> _EXERCISE GOAL_
Swap "photographer" for "camera" everywhere it occurs in the items below, and reproduce all of the items with every other word left unchanged. Leave the pictures out of your answer.

> _SUPPLIED DATA_
------------
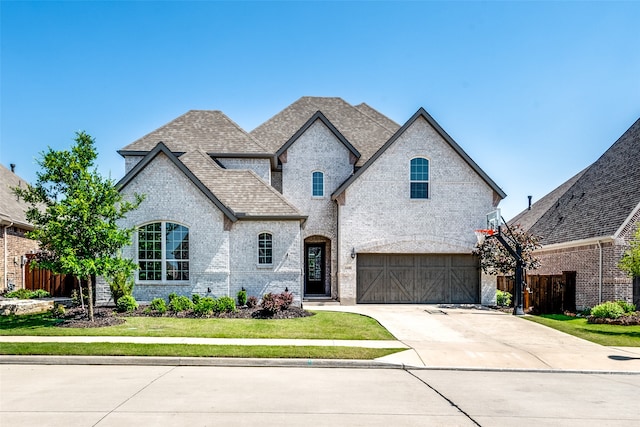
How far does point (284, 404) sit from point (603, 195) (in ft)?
70.7

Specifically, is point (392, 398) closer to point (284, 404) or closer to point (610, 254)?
point (284, 404)

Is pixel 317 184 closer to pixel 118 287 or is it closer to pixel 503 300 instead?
pixel 503 300

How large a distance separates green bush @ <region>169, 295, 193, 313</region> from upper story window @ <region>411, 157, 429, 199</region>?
444 inches

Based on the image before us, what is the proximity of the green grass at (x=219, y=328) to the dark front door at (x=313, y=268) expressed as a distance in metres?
9.26

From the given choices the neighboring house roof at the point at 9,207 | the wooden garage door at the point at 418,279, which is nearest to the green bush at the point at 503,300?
the wooden garage door at the point at 418,279

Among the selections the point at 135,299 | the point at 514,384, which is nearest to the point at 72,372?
the point at 514,384

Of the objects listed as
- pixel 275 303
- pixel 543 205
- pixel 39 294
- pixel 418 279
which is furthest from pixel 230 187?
pixel 543 205

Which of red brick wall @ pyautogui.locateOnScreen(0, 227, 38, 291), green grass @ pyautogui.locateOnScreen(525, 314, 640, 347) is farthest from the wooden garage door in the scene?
red brick wall @ pyautogui.locateOnScreen(0, 227, 38, 291)

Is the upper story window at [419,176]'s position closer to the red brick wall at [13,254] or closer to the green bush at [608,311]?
the green bush at [608,311]

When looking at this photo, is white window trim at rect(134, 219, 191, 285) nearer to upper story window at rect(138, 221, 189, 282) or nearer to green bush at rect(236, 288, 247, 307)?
upper story window at rect(138, 221, 189, 282)

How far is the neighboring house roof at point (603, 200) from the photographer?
21.2 metres

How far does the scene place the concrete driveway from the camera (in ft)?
38.2

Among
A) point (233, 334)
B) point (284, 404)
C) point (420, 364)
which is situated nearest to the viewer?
point (284, 404)

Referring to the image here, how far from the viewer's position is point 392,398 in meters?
8.34
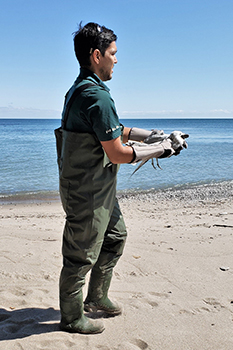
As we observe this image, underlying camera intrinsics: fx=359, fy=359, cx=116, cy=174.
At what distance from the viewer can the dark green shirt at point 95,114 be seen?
227cm

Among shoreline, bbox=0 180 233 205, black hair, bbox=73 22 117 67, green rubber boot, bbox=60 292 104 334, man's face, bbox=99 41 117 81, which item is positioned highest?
black hair, bbox=73 22 117 67

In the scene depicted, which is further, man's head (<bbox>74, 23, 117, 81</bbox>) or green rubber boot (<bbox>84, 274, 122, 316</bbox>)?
green rubber boot (<bbox>84, 274, 122, 316</bbox>)

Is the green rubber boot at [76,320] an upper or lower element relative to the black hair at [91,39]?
lower

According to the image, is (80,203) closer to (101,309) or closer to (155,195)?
(101,309)

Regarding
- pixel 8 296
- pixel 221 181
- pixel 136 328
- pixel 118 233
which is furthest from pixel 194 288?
pixel 221 181

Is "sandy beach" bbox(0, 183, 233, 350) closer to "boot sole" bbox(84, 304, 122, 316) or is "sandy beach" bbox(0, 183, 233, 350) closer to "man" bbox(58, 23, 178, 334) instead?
"boot sole" bbox(84, 304, 122, 316)

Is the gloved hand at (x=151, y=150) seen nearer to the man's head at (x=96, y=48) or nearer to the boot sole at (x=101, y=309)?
the man's head at (x=96, y=48)

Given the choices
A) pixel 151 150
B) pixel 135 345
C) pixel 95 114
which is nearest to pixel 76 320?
pixel 135 345

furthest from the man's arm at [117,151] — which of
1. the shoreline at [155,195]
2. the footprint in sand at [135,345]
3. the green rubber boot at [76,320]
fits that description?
the shoreline at [155,195]

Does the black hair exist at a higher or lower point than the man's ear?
higher

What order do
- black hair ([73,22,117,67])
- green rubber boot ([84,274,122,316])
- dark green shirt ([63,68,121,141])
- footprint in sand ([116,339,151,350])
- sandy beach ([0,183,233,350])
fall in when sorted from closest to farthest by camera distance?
1. dark green shirt ([63,68,121,141])
2. black hair ([73,22,117,67])
3. footprint in sand ([116,339,151,350])
4. sandy beach ([0,183,233,350])
5. green rubber boot ([84,274,122,316])

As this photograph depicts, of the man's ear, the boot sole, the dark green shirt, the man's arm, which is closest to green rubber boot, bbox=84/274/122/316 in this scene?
the boot sole

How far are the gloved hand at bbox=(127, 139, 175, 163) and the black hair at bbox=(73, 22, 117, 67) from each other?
2.26 ft

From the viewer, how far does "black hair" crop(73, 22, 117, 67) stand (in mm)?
2373
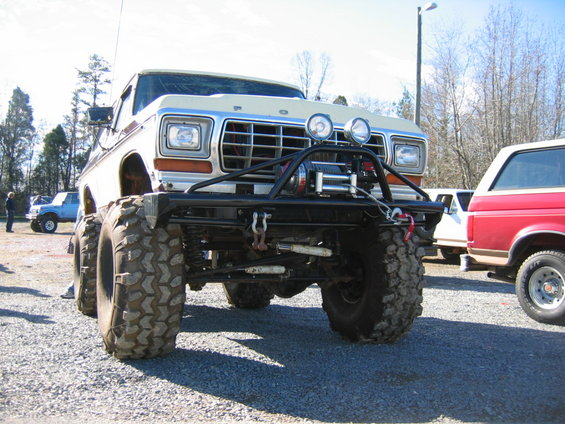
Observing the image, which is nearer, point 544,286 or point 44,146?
point 544,286

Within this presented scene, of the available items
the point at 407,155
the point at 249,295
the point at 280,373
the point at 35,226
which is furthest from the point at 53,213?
the point at 280,373

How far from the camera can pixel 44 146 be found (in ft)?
176

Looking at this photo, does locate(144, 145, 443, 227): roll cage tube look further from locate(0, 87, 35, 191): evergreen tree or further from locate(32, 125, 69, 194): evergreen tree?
locate(32, 125, 69, 194): evergreen tree

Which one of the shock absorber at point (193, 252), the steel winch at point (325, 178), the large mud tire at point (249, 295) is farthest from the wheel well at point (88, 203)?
the steel winch at point (325, 178)

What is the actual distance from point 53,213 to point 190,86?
22419 millimetres

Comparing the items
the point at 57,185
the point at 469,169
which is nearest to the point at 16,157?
the point at 57,185

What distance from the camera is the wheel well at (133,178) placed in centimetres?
480

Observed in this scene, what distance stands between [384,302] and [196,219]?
1.82 meters

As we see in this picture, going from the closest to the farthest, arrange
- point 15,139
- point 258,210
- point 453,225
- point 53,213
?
point 258,210 → point 453,225 → point 53,213 → point 15,139

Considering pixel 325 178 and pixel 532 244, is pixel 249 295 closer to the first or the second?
pixel 325 178

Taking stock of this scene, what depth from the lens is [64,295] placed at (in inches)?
272

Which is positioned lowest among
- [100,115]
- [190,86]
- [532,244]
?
[532,244]

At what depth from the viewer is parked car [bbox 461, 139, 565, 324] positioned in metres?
6.17

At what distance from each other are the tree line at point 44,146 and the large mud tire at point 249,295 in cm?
4902
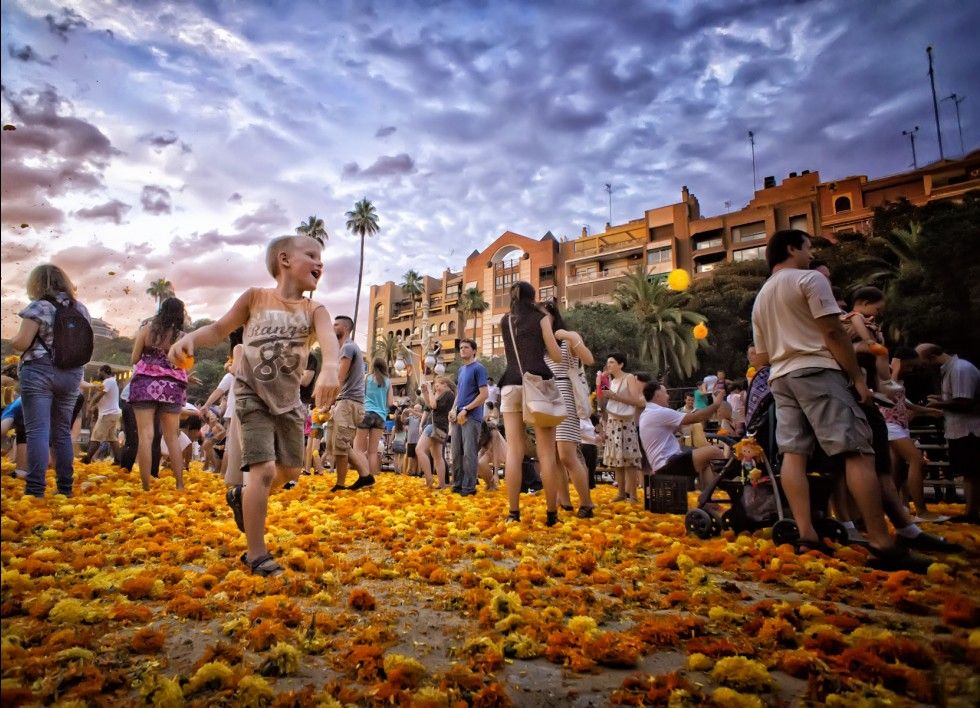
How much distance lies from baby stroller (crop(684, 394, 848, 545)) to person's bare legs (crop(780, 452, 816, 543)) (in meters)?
0.24

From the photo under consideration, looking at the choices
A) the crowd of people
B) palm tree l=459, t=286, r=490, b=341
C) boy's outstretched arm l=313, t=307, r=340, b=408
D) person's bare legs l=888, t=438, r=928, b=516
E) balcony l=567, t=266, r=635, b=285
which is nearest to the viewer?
boy's outstretched arm l=313, t=307, r=340, b=408

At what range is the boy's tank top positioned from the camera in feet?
10.2

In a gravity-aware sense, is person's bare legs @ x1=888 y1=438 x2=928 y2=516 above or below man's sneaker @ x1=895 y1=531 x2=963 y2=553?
above

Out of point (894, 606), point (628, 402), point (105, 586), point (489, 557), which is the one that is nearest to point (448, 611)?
point (489, 557)

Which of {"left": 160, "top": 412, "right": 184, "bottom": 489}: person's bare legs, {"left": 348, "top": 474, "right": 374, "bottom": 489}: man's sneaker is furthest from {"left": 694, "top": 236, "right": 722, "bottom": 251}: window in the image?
{"left": 160, "top": 412, "right": 184, "bottom": 489}: person's bare legs

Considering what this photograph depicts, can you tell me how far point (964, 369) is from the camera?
5492 millimetres

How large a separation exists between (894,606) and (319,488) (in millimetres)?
7050

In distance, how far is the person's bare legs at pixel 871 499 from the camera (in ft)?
10.9

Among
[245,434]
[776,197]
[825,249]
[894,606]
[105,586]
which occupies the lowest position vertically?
[894,606]

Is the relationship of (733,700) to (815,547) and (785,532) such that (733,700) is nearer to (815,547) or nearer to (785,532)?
(815,547)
------------
> _ANSWER FOR THIS EXERCISE_
How far does point (284, 404) sit from point (603, 195) (in ft)?
70.7

Specifically, is point (392, 398) closer to point (284, 404) or closer to point (610, 254)?
point (284, 404)

Is pixel 317 184 closer to pixel 118 287 or is it closer to pixel 503 300 instead?
pixel 503 300

How large a distance separates green bush @ <region>169, 295, 193, 313</region> from upper story window @ <region>411, 157, 429, 199</region>?
444 inches

Based on the image before us, what is the proximity of the green grass at (x=219, y=328) to the dark front door at (x=313, y=268) expressed as a distance in metres?
9.26

From the given choices the neighboring house roof at the point at 9,207 | the wooden garage door at the point at 418,279, which is nearest to the green bush at the point at 503,300?
the wooden garage door at the point at 418,279

Among the selections the point at 135,299 | the point at 514,384, which is nearest to the point at 72,372?
the point at 514,384

Of the objects listed as
- pixel 275 303
- pixel 543 205
- pixel 39 294
- pixel 418 279
which is furthest from pixel 230 187?
pixel 543 205

Which of red brick wall @ pyautogui.locateOnScreen(0, 227, 38, 291), green grass @ pyautogui.locateOnScreen(525, 314, 640, 347) is farthest from the wooden garage door in the scene?
red brick wall @ pyautogui.locateOnScreen(0, 227, 38, 291)

Is the upper story window at [419,176]'s position closer to the red brick wall at [13,254] or closer to the green bush at [608,311]?
the green bush at [608,311]

When looking at this photo, is white window trim at rect(134, 219, 191, 285) nearer to upper story window at rect(138, 221, 189, 282) or nearer to green bush at rect(236, 288, 247, 307)?
upper story window at rect(138, 221, 189, 282)

How far is the neighboring house roof at point (603, 200) from the camera?
21.2 metres

How far does the scene place the concrete driveway from the camera (in ft)?
38.2

Among
A) point (233, 334)
B) point (284, 404)
C) point (420, 364)
which is situated nearest to the viewer?
point (284, 404)

Referring to the image here, how far from the viewer's position is point 392,398 in meters?
8.34
As we observe this image, underlying camera intrinsics: fx=359, fy=359, cx=116, cy=174.
At what distance from the viewer can the dark green shirt at point 95,114 be seen?
227cm

Among shoreline, bbox=0 180 233 205, black hair, bbox=73 22 117 67, green rubber boot, bbox=60 292 104 334, man's face, bbox=99 41 117 81, which item is positioned highest?
black hair, bbox=73 22 117 67

In the scene depicted, which is further, man's head (<bbox>74, 23, 117, 81</bbox>) or green rubber boot (<bbox>84, 274, 122, 316</bbox>)?
green rubber boot (<bbox>84, 274, 122, 316</bbox>)

Is the green rubber boot at [76,320] an upper or lower element relative to the black hair at [91,39]?
lower

According to the image, is (80,203) closer to (101,309) or closer to (155,195)?
(101,309)

Regarding
- pixel 8 296
- pixel 221 181
- pixel 136 328
- pixel 118 233
which is furthest from pixel 194 288?
pixel 221 181

Is "sandy beach" bbox(0, 183, 233, 350) closer to "boot sole" bbox(84, 304, 122, 316) or is "sandy beach" bbox(0, 183, 233, 350) closer to "man" bbox(58, 23, 178, 334) instead?
"boot sole" bbox(84, 304, 122, 316)

Is the gloved hand at (x=151, y=150) seen nearer to the man's head at (x=96, y=48) or nearer to the boot sole at (x=101, y=309)?
the man's head at (x=96, y=48)

Given the choices
A) pixel 151 150
B) pixel 135 345
C) pixel 95 114
which is nearest to pixel 76 320?
pixel 135 345

furthest from the man's arm at [117,151] — which of
1. the shoreline at [155,195]
2. the footprint in sand at [135,345]
3. the green rubber boot at [76,320]
fits that description?
the shoreline at [155,195]

Does the black hair exist at a higher or lower point than the man's ear?
higher

What order do
- black hair ([73,22,117,67])
- green rubber boot ([84,274,122,316])
- dark green shirt ([63,68,121,141])
- footprint in sand ([116,339,151,350])
- sandy beach ([0,183,233,350])
fall in when sorted from closest to farthest by camera distance?
1. dark green shirt ([63,68,121,141])
2. black hair ([73,22,117,67])
3. footprint in sand ([116,339,151,350])
4. sandy beach ([0,183,233,350])
5. green rubber boot ([84,274,122,316])

As this photograph depicts, of the man's ear, the boot sole, the dark green shirt, the man's arm, which is closest to green rubber boot, bbox=84/274/122/316 in this scene?
the boot sole

How far are the gloved hand at bbox=(127, 139, 175, 163) and the black hair at bbox=(73, 22, 117, 67) from each other?
2.26 ft

From the viewer, how far does "black hair" crop(73, 22, 117, 67) stand (in mm)?
2373
Observing the image, which is nearer, point 544,286 or point 44,146?
point 544,286

Within this presented scene, of the available items
the point at 407,155
the point at 249,295
the point at 280,373
the point at 35,226
which is furthest from the point at 53,213?
the point at 280,373

How far from the camera can pixel 44 146 be found (in ft)?
176

Looking at this photo, does locate(144, 145, 443, 227): roll cage tube look further from locate(0, 87, 35, 191): evergreen tree or further from locate(32, 125, 69, 194): evergreen tree?
locate(32, 125, 69, 194): evergreen tree

Which one of the shock absorber at point (193, 252), the steel winch at point (325, 178), the large mud tire at point (249, 295) is farthest from the wheel well at point (88, 203)?
the steel winch at point (325, 178)

What is the actual distance from point 53,213 to point 190,86?
22419 millimetres

Comparing the items
the point at 57,185
the point at 469,169
which is nearest to the point at 16,157?
the point at 57,185

What distance from the camera is the wheel well at (133,178) placed in centimetres?
480

Observed in this scene, what distance stands between [384,302] and [196,219]?
1.82 meters

As we see in this picture, going from the closest to the farthest, arrange
- point 15,139
- point 258,210
- point 453,225
- point 53,213
?
point 258,210 → point 453,225 → point 53,213 → point 15,139

Considering pixel 325 178 and pixel 532 244, is pixel 249 295 closer to the first or the second?
pixel 325 178

Taking stock of this scene, what depth from the lens is [64,295] placed at (in inches)?
272

Which is positioned lowest among
- [100,115]
- [190,86]
- [532,244]
?
[532,244]

At what depth from the viewer is parked car [bbox 461, 139, 565, 324] positioned in metres?
6.17

At what distance from each other are the tree line at point 44,146 and the large mud tire at point 249,295 in cm?
4902
How much distance lies from baby stroller (crop(684, 394, 848, 545)) to person's bare legs (crop(780, 452, 816, 543)) (in meters)?
0.24

From the photo under consideration, looking at the choices
A) the crowd of people
B) palm tree l=459, t=286, r=490, b=341
C) boy's outstretched arm l=313, t=307, r=340, b=408
D) person's bare legs l=888, t=438, r=928, b=516
E) balcony l=567, t=266, r=635, b=285
which is nearest to the viewer?
boy's outstretched arm l=313, t=307, r=340, b=408

At what range is the boy's tank top positioned from the camera in feet?
10.2

In a gravity-aware sense, is person's bare legs @ x1=888 y1=438 x2=928 y2=516 above or below man's sneaker @ x1=895 y1=531 x2=963 y2=553?
above

Out of point (894, 606), point (628, 402), point (105, 586), point (489, 557), which is the one that is nearest to point (448, 611)?
point (489, 557)

Which of {"left": 160, "top": 412, "right": 184, "bottom": 489}: person's bare legs, {"left": 348, "top": 474, "right": 374, "bottom": 489}: man's sneaker is furthest from {"left": 694, "top": 236, "right": 722, "bottom": 251}: window in the image?
{"left": 160, "top": 412, "right": 184, "bottom": 489}: person's bare legs

Considering what this photograph depicts, can you tell me how far point (964, 369) is from the camera?
5492 millimetres

How large a separation exists between (894,606) and (319,488) (in millimetres)?
7050

In distance, how far is the person's bare legs at pixel 871 499 from the camera (in ft)?
10.9

Among
[245,434]
[776,197]
[825,249]
[894,606]
[105,586]
which occupies the lowest position vertically?
[894,606]

Is the relationship of (733,700) to (815,547) and (785,532) such that (733,700) is nearer to (815,547) or nearer to (785,532)?
(815,547)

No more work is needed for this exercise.